*Document*:

● ● ●

I do not see any purpose in defining HD as a certain number. He wants more sex she wants less that is HD and LD. 

Well Belle, I think Anon had some good advice and as much as anything your attitude about sex and just think your self to more sexuality and wanting to do something for your husband will help as much as anything I can think of. 

Also try to identify things he can do that will help you. Maybe these things are not sexual maybe they are acts of service or words a 
affirmation or the way he interacts with you or the kids. 

I also would be 2-3 times a week and my wife would probably be fine with once a month and we settled on once a week plus a bit more on vacations or other special occasions. I am 52 so that is easier to be happy with then when I was early 30's but I think it is a reasonable compromise. 

I am afraid that guys associate date night with sex and women often don't. Maybe make a compromise where you can each have a date night to your liking. 

"I try to act excited and in to it but I guess I'm not a good actress."

● ● ●

*Material supplied*:
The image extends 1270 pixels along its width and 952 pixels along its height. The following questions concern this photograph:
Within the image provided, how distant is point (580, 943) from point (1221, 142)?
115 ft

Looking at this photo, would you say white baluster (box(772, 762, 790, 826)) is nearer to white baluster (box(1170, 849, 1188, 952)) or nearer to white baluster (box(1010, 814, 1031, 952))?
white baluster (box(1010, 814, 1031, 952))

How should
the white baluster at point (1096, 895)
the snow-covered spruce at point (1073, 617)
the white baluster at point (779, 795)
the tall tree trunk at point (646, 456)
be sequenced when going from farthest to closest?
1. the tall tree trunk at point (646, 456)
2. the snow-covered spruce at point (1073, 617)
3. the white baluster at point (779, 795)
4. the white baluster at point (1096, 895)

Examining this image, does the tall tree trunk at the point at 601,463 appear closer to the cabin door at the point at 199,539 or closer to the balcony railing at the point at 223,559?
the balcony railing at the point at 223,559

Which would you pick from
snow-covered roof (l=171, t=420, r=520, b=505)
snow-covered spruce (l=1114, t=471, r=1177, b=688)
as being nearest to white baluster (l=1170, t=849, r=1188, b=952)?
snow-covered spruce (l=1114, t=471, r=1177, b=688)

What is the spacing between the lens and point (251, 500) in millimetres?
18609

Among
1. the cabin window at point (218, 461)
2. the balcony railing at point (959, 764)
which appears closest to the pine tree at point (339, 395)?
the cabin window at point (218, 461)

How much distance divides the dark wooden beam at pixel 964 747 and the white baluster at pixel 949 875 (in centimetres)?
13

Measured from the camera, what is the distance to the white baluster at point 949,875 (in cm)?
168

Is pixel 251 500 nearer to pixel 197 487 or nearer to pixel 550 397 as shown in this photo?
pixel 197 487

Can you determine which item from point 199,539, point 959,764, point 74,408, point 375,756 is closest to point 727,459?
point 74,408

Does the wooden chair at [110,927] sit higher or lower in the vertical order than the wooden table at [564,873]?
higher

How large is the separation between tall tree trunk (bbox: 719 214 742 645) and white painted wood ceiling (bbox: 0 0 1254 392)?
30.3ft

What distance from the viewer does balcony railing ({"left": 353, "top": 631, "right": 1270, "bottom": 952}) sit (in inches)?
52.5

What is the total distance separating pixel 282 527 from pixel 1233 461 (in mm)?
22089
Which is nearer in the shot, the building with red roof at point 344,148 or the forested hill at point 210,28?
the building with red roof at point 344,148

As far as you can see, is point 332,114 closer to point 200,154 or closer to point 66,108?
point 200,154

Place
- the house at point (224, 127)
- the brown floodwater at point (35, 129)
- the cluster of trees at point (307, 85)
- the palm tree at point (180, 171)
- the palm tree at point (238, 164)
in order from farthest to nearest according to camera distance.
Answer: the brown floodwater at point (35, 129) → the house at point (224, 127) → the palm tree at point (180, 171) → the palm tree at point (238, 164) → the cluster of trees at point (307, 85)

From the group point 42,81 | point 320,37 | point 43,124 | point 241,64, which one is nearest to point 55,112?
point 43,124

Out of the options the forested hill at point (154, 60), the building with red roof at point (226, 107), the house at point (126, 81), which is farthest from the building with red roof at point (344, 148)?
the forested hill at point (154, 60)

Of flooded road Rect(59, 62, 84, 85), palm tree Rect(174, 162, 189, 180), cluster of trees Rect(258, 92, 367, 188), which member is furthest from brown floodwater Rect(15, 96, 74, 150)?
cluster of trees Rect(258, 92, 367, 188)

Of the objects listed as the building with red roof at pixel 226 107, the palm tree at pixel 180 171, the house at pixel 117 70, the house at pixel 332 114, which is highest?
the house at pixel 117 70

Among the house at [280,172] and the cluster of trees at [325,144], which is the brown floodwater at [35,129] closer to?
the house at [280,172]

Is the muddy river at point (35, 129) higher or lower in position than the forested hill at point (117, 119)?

● ● ●

*Requests*:
1. In the forum post, what frequency did the poster and the poster's wife settle on?
2. Retype the stretch of the forum post from "I do not see" through "can think of.".
3. Why does the forum post suggest that each partner have a date night to their own liking?

*Solutions*:
1. Once a week, plus a bit more on vacations or other special occasions.

2.
I do not see any purpose in defining HD as a certain number. He wants more sex she wants less that is HD and LD. 

Well Belle, I think Anon had some good advice and as much as anything your attitude about sex and just think your self to more sexuality and wanting to do something for your husband will help as much as anything I can think of.

3. The poster worries that guys associate date night with sex while women often don't. Letting each partner have a date night to their own liking is offered as a compromise for that difference.